Bruno-Taut-Haus, Beitrag zur Strategiediskussion bezüglich Anti-Gentrification

übernommen von linksunten :

Am Bruno-Taut-Haus am Engelbecken in Berlin-Mitte gab es in der Vergangenheit immer wieder stadtumstrukturierungskritischen Glasbruch. Zwei Menschen aus diesem luxusmodernisierten Privateigentumshaus, einem ehemaligen Gewerkschaftsgebäude, haben jetzt Rat gesucht bei der Mieter*innen-Ini Kotti&Co. Dort empfahl ihnen ein Aktivist, gentrifizierungskritische Plakate in die Fenster zu hängen und sich auf der Mieten- und Lärm-Demo am 8.11. als „Versteher“ der Bewegung zu inszenieren, um so weitere Angriffe auf das Haus abzuwenden.

Bei einem Spaziergang am Engelbecken fällt das luxusmodernisierte Bruno-Taut-Haus mit seinen im Erdgeschoss flächendeckend zerstörten Scheiben auf. Seltsam mutet es dann an, dass dort hinter den kaputten Fenstern Plakate für eine „Kotti&Co“-Demo am 8. November hängen (vgl. Artikelbild und Termine bei http://kottiundco.net/). Gut, dass die Tür offenstand, denn im Parterre fand sich dann ein Zettel, der von Nutzerinnen oder Bewohnerinnen an die Gesamtheit der Bewohner*innen dieses Gebäudes gerichtet war und eine Erklärung lieferte. Diesen möchten wir euch nicht vorenthalten:

Liebe Nachbarn
wir haben als weitere Massnahme zum Schutz unseres Hauses die Gentrifizierungs-Gegner vom Kottbusser Tor (Mieter-Vereinigung Kottbusse Tor) in ihrem Tagungsraum besucht. Es entwickelte sich ein überraschend freundliches Gespräch mit XXX, einem der Aktivisten. Er riet uns Folgendes:

1. Wir sollen ihre Mieterdemo-Plakate (gegen hohe Mieten) in die Fenster hängen. Dann outen wir uns als Versteher und nicht als Feinde.
(Ich denke, dass auch wir hier im Haus unverschämte Mieterhöhungen ablehnen, wie sie zur Zeit von einigen Immobilienfirmen in Kreuzberg praktiziert werden. Solch rücksichtsloses Geschäftsgebaren hat auch dem Image unseres Hauses geschadet).
2. Ferner sollen wir an der Demo vom 8. November per Megaphon unser Haus vorstellen bzw. darstellen: Wir seien keine Investoren, hätten keine Mieter vertrieben, vermieteten keine Luxuswohnungen, hätten aber neuen
Wohnraum geschaffen…
3 . Uns mit einer kreativen Aktion (Fenster/Fassade) vorzustellen, fand XXX gut.
Ferner haben wir den Aktivisten vom Kotti zu einem unserer Nachbarschaftstreffen im Foyer Engeldamm eingeladen. Daraus könnte eine von uns organisierte Diskussions-Runde mit eingeladenen Politikern entstehen.

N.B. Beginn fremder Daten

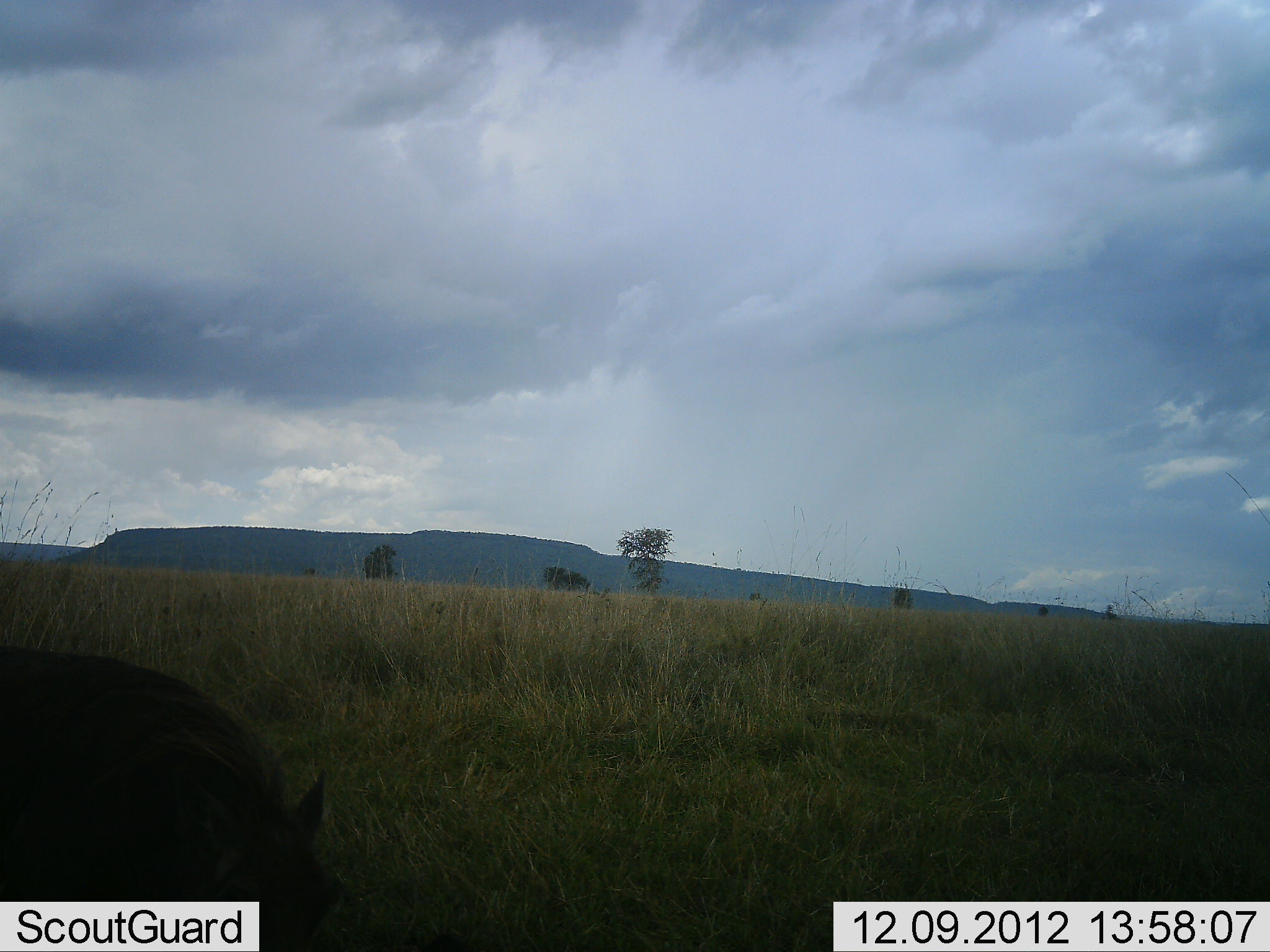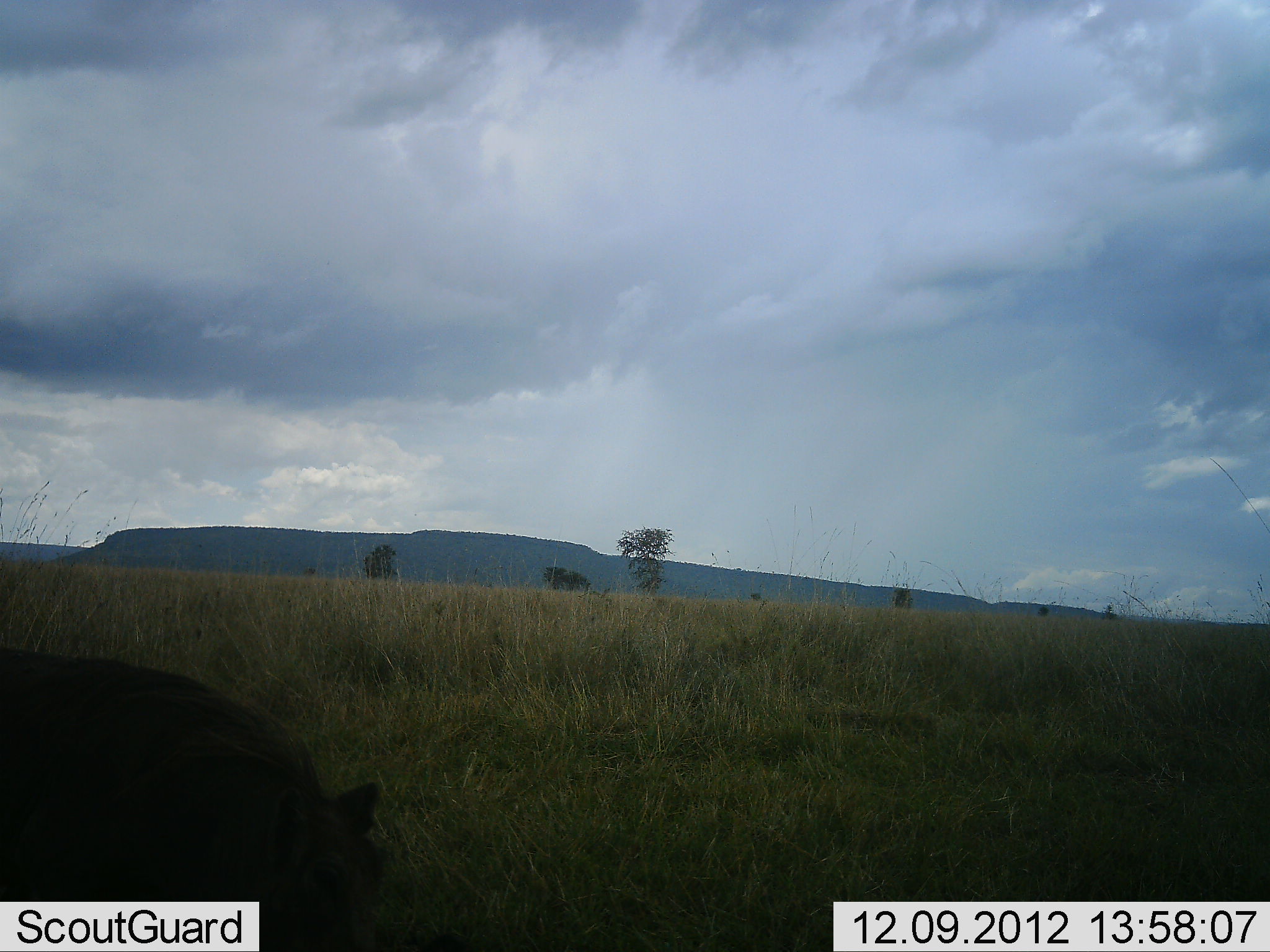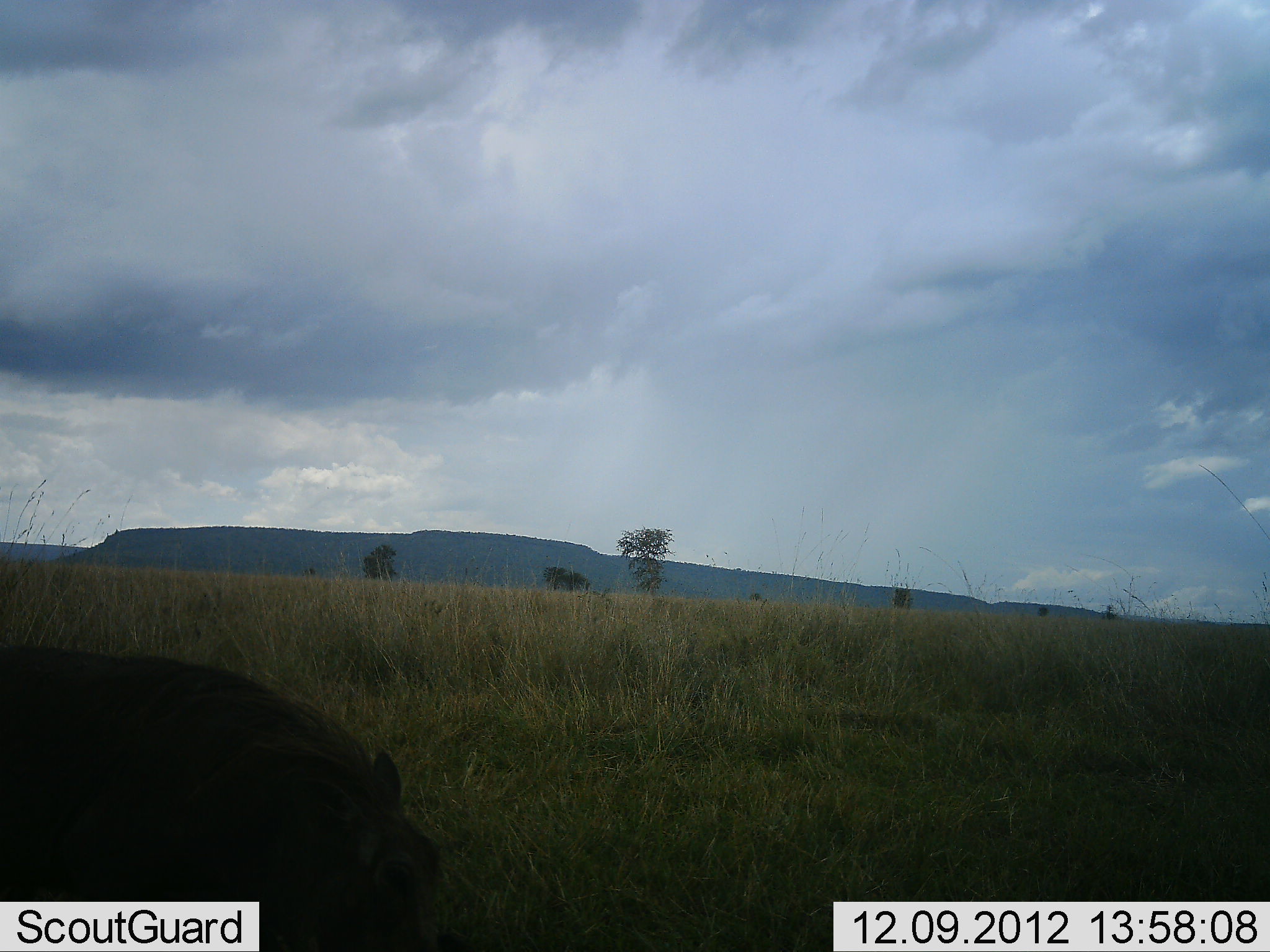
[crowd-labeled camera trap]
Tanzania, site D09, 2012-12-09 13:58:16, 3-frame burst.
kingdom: Animalia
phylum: Chordata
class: Mammalia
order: Artiodactyla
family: Suidae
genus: Phacochoerus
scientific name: Phacochoerus africanus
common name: warthog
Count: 1.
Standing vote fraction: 0%.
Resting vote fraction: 0%.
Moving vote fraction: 40%.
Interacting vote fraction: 0%.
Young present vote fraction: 0%.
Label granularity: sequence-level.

Uns fiel auf, dass die Gentrifizierungs-Gegner offenbar wirklich keine Ahnung haben, wer in unserem Haus wohnt und arbeitet. Wir sollten also vermehrt versuchen, feindselige Projektionen abzubauen.

Gerne würden wir, falls Ihr damit einverstanden seid, zwei oder drei pinkfarbene Mieter-Demo Plakate neben die Eingänge hinter die Fenster hängen. Bitte meldet Euch umgehend, wenn Ihr dagegen seid.

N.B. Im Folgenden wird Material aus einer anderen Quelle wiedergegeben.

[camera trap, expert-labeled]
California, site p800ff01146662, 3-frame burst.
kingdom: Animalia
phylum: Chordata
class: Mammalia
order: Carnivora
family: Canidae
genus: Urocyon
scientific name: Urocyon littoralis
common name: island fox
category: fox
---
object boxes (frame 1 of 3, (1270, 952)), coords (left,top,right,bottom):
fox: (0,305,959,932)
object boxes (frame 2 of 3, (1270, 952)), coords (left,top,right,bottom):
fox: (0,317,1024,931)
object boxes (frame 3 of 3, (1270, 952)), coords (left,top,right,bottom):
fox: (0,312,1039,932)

Beste, nachbarschaftliche Grüße
Eure YYY und ZZZ

Zum Hintergrund
Der soziale Konflikt um steigende Mieten und kapitalistische Immobilienpolitik gewinnt in Berlin an Schärfe – das leugnet mittlerweile kein Mensch mehr. Und immer wieder sind es einzelne Objekte/Bauvorhaben/Kieze, anlässlich derer die Diskussion besonders engagiert geführt wird. Im Spätsommer 2014 war diese Diskussion durch einen schrägen Propaganda-Streifen des staatlichen Fernsehens á la „Linke verdrängen Besserverdienende“ sowie durch eine aktivistische Antwort auf eben jene Medienrandale mal wieder lauter geworden. Staatsnahe Presse wie der Tagesspiegel stimmten ein in die Stimmungsmache gegen linke Gentrifizierungskritik.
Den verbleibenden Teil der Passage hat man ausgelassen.